Questions about scene geometry

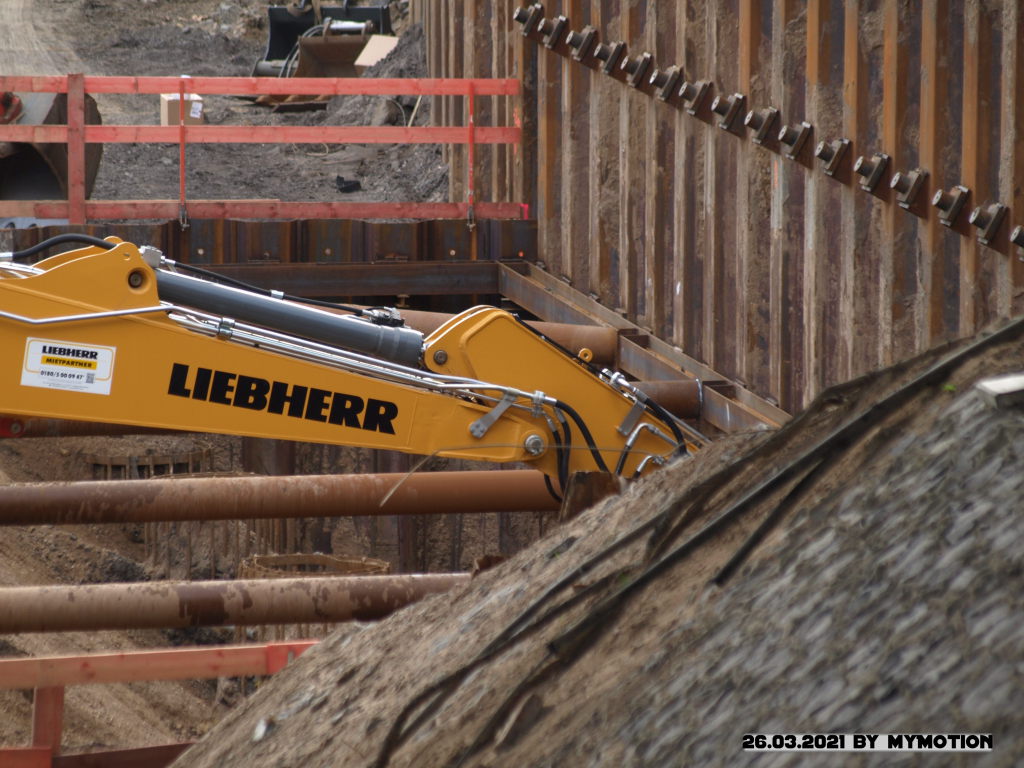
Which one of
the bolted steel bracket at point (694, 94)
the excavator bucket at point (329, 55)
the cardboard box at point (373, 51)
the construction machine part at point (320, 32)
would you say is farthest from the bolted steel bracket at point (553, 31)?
the construction machine part at point (320, 32)

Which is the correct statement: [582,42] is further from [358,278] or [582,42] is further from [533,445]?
[533,445]

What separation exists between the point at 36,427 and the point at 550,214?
598 centimetres

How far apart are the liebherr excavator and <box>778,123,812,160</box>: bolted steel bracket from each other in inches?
83.5

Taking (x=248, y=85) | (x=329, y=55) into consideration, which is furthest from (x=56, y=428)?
(x=329, y=55)

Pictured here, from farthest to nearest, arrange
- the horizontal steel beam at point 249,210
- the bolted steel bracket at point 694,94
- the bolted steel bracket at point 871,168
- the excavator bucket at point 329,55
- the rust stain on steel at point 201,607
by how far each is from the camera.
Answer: the excavator bucket at point 329,55, the horizontal steel beam at point 249,210, the bolted steel bracket at point 694,94, the bolted steel bracket at point 871,168, the rust stain on steel at point 201,607

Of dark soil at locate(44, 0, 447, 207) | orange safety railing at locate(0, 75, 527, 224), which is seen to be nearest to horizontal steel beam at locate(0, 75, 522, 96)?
orange safety railing at locate(0, 75, 527, 224)

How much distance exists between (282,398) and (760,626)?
2801 mm

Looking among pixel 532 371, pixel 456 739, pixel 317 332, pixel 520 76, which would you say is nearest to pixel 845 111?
pixel 532 371

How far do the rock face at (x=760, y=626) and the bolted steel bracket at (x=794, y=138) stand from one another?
11.2 ft

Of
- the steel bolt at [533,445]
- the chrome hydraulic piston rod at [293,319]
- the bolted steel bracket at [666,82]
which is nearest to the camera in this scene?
the chrome hydraulic piston rod at [293,319]

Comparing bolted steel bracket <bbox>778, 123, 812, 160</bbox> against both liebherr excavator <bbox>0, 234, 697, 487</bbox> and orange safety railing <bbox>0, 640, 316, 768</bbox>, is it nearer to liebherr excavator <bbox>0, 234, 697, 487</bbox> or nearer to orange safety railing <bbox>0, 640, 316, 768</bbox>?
liebherr excavator <bbox>0, 234, 697, 487</bbox>

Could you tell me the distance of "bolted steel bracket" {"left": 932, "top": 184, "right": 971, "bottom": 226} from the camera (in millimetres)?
6004

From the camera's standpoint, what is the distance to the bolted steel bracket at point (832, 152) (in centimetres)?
700

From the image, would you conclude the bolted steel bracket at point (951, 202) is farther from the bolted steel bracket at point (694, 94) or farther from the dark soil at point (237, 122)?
the dark soil at point (237, 122)
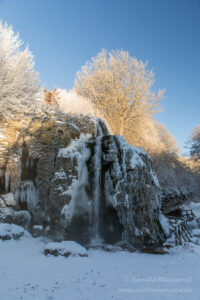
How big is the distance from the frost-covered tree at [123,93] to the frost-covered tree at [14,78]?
354 inches

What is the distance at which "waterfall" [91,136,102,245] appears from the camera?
7280mm

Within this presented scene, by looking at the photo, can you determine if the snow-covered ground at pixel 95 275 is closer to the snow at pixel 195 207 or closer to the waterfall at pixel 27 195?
the waterfall at pixel 27 195

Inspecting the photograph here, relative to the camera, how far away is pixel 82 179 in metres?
8.07

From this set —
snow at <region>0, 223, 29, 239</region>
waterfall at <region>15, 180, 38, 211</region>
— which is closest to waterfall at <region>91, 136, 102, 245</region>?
waterfall at <region>15, 180, 38, 211</region>

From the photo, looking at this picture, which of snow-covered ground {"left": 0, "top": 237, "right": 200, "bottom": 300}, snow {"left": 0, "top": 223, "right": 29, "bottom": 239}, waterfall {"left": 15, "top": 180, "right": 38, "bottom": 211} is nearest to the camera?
snow-covered ground {"left": 0, "top": 237, "right": 200, "bottom": 300}

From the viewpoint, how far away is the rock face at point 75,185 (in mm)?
7273

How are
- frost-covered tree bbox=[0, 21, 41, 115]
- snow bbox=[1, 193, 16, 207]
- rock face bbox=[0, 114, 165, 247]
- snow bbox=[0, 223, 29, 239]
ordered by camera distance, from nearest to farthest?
snow bbox=[0, 223, 29, 239]
rock face bbox=[0, 114, 165, 247]
snow bbox=[1, 193, 16, 207]
frost-covered tree bbox=[0, 21, 41, 115]

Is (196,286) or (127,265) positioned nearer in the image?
(196,286)

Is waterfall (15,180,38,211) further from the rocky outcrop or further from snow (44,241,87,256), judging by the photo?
the rocky outcrop

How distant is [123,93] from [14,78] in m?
11.1

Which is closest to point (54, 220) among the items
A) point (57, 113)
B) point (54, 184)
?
point (54, 184)

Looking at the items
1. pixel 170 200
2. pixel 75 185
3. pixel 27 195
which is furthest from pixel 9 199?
pixel 170 200

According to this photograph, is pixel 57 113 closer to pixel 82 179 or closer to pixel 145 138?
pixel 82 179

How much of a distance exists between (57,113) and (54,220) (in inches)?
209
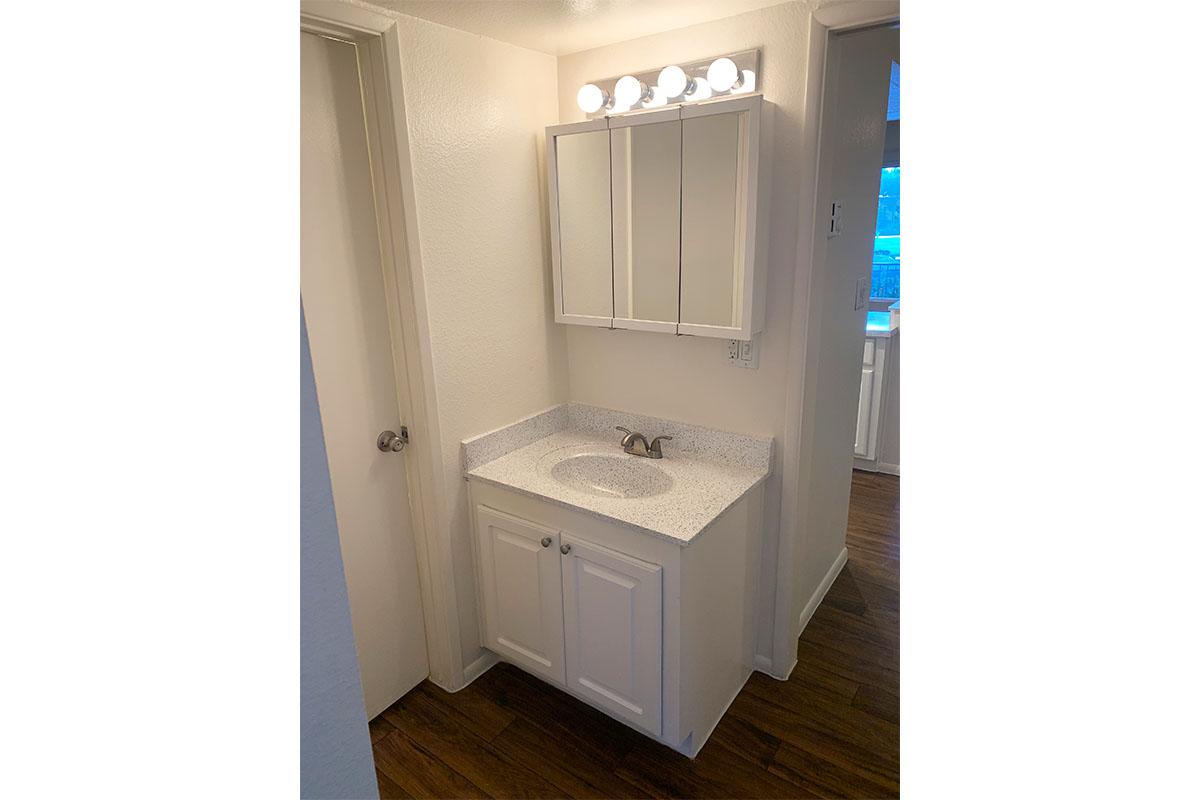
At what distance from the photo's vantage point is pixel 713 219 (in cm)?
186

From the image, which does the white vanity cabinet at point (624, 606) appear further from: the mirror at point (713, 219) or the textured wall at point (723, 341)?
the mirror at point (713, 219)

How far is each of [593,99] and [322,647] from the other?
198 cm

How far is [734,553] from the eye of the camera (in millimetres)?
1919

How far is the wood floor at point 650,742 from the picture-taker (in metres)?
1.78

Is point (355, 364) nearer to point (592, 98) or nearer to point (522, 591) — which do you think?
point (522, 591)

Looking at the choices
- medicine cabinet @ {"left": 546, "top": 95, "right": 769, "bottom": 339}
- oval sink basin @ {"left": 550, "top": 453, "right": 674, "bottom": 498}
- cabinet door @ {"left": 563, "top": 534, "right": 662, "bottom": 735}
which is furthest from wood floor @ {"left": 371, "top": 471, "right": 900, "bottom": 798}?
medicine cabinet @ {"left": 546, "top": 95, "right": 769, "bottom": 339}

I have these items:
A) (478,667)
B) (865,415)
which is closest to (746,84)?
(478,667)

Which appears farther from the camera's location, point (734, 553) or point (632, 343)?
point (632, 343)

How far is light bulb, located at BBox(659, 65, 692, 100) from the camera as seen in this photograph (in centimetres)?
182

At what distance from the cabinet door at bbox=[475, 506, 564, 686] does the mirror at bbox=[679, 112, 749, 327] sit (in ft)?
2.75
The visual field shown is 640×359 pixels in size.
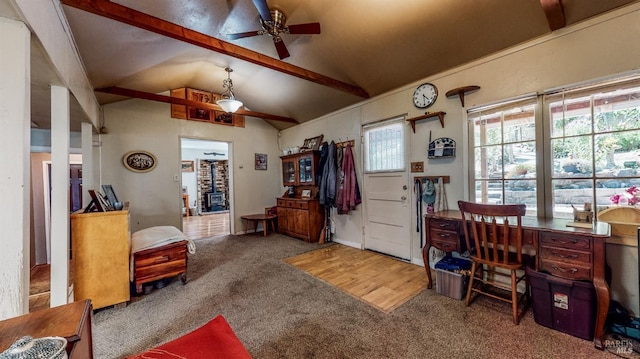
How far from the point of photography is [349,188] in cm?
404

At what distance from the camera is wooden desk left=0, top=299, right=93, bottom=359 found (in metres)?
0.73

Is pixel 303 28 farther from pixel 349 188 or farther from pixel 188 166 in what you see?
pixel 188 166

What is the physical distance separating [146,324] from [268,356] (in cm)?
115

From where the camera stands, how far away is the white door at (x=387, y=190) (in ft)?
11.2

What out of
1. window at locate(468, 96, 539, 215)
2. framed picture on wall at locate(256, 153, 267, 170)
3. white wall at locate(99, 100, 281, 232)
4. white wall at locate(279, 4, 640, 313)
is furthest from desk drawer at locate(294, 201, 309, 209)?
window at locate(468, 96, 539, 215)

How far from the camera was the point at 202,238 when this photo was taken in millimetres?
5016

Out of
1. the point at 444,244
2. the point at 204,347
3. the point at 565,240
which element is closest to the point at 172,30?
the point at 204,347

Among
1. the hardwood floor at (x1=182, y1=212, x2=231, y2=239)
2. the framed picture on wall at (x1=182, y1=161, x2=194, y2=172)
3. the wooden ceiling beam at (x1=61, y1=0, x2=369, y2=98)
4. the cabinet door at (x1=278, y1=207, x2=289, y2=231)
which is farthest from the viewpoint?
the framed picture on wall at (x1=182, y1=161, x2=194, y2=172)

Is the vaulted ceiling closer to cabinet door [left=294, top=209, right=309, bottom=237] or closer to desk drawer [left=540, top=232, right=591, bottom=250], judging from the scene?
desk drawer [left=540, top=232, right=591, bottom=250]

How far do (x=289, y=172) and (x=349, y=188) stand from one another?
186 cm

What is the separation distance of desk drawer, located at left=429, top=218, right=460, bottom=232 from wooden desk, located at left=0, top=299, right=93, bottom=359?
2534mm

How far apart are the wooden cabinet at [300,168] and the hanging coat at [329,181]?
1.21ft

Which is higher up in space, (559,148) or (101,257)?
(559,148)

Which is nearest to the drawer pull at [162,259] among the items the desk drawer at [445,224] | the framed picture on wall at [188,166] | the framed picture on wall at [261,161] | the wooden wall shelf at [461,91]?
the desk drawer at [445,224]
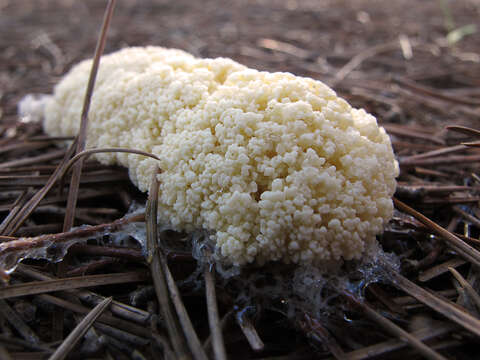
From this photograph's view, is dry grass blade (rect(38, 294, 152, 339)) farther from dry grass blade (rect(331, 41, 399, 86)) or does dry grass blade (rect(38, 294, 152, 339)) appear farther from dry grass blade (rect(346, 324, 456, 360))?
dry grass blade (rect(331, 41, 399, 86))

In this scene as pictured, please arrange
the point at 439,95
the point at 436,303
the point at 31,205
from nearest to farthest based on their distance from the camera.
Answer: the point at 436,303
the point at 31,205
the point at 439,95

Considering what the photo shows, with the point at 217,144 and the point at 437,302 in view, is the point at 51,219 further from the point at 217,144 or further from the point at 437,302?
the point at 437,302

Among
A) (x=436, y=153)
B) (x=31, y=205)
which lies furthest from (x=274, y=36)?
(x=31, y=205)

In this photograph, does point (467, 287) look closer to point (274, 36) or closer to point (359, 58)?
point (359, 58)

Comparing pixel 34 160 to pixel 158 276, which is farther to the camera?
pixel 34 160

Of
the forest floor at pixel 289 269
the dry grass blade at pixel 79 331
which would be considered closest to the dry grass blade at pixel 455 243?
the forest floor at pixel 289 269

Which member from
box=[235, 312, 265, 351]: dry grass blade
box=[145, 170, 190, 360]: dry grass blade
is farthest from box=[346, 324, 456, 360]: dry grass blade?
box=[145, 170, 190, 360]: dry grass blade
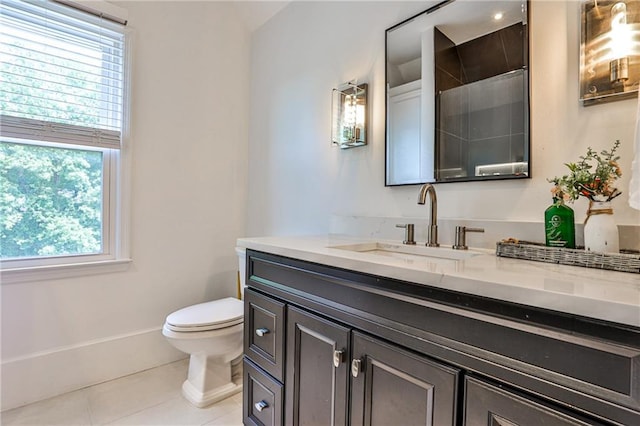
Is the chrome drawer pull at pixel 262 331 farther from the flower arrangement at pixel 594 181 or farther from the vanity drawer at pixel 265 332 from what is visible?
the flower arrangement at pixel 594 181

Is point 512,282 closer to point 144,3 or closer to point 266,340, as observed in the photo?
point 266,340

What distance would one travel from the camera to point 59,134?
1856 millimetres

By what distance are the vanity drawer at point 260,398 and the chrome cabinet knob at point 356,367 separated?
417 mm

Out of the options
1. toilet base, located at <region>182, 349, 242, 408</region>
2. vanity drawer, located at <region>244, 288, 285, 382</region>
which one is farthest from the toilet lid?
vanity drawer, located at <region>244, 288, 285, 382</region>

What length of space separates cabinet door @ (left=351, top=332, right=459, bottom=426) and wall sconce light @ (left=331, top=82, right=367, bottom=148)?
3.65ft

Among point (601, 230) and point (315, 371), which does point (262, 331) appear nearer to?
point (315, 371)

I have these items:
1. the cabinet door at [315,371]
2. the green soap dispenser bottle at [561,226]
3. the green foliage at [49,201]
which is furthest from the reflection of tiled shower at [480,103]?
the green foliage at [49,201]

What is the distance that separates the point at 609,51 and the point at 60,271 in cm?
266

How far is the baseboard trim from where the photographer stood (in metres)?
1.75

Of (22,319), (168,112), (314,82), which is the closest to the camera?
(22,319)

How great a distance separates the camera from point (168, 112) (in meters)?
2.26

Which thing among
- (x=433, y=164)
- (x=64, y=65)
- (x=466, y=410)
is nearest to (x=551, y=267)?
(x=466, y=410)

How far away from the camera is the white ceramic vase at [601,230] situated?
0.89 m

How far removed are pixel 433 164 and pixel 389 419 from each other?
1.02 meters
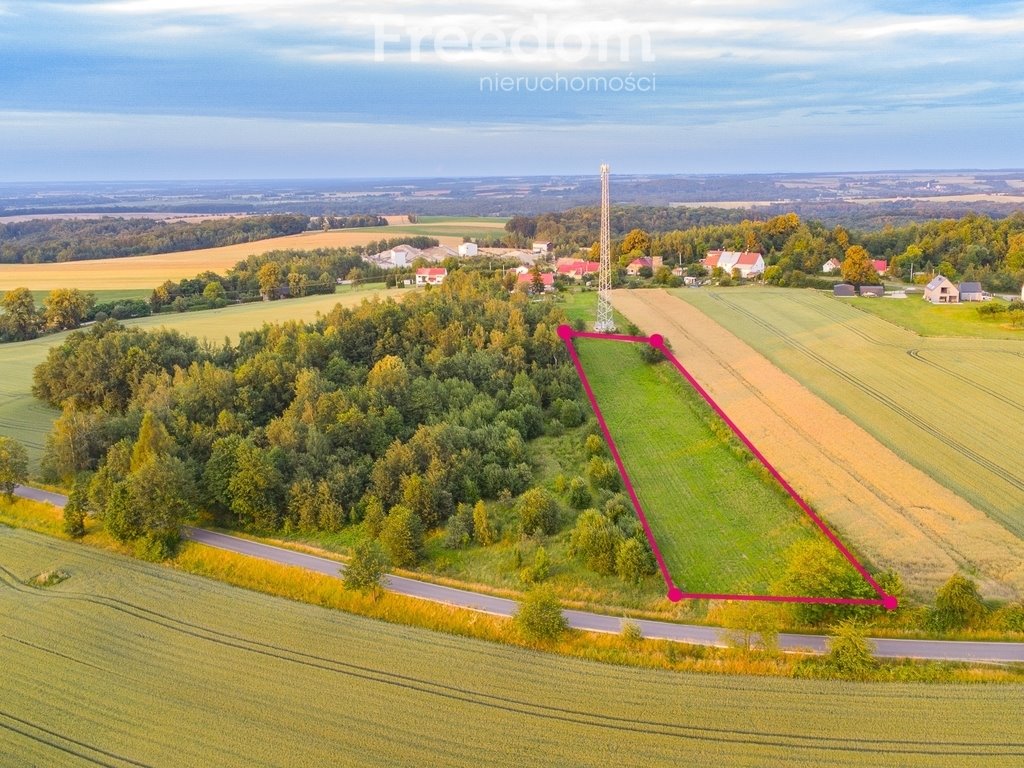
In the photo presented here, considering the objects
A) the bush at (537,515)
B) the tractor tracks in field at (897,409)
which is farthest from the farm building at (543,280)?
the bush at (537,515)

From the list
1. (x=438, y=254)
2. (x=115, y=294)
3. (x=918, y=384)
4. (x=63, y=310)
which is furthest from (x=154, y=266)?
(x=918, y=384)

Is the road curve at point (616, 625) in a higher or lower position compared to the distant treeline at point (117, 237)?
lower

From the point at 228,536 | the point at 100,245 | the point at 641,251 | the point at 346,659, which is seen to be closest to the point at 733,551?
the point at 346,659

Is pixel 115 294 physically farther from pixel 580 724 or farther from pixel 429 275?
pixel 580 724

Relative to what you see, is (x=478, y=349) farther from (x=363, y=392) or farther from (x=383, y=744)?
(x=383, y=744)

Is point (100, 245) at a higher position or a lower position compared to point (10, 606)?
higher

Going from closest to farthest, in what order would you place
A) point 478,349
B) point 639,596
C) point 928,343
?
1. point 639,596
2. point 478,349
3. point 928,343

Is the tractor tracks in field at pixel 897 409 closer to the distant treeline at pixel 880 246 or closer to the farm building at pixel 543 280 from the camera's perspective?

:: Exercise prompt ::
Only the lines from the one containing "From the list" to the end of the data should be printed, exactly as they stand.

:: Output ::
From the list
1. (x=438, y=254)
2. (x=115, y=294)
3. (x=918, y=384)
4. (x=63, y=310)
which is furthest from (x=154, y=266)?
(x=918, y=384)

Is the road curve at point (616, 625) in a higher or lower position compared to the distant treeline at point (117, 237)?
lower

From the point at 228,536 | the point at 100,245 | the point at 641,251 | the point at 346,659, which is seen to be closest to the point at 733,551?
the point at 346,659

Is pixel 115 294 physically farther from pixel 580 724 or farther from pixel 429 275?
pixel 580 724

Relative to what you see, is (x=478, y=349) farther from (x=363, y=392) or farther from (x=383, y=744)?
(x=383, y=744)

Is point (100, 245) at a higher position or a lower position compared to point (10, 606)?
higher

Going from closest to farthest, in what order would you place
A) point 478,349
B) point 639,596
C) point 928,343
?
1. point 639,596
2. point 478,349
3. point 928,343

Is the tractor tracks in field at pixel 897 409 closer to the distant treeline at pixel 880 246 or closer to the farm building at pixel 543 280 from the camera's perspective?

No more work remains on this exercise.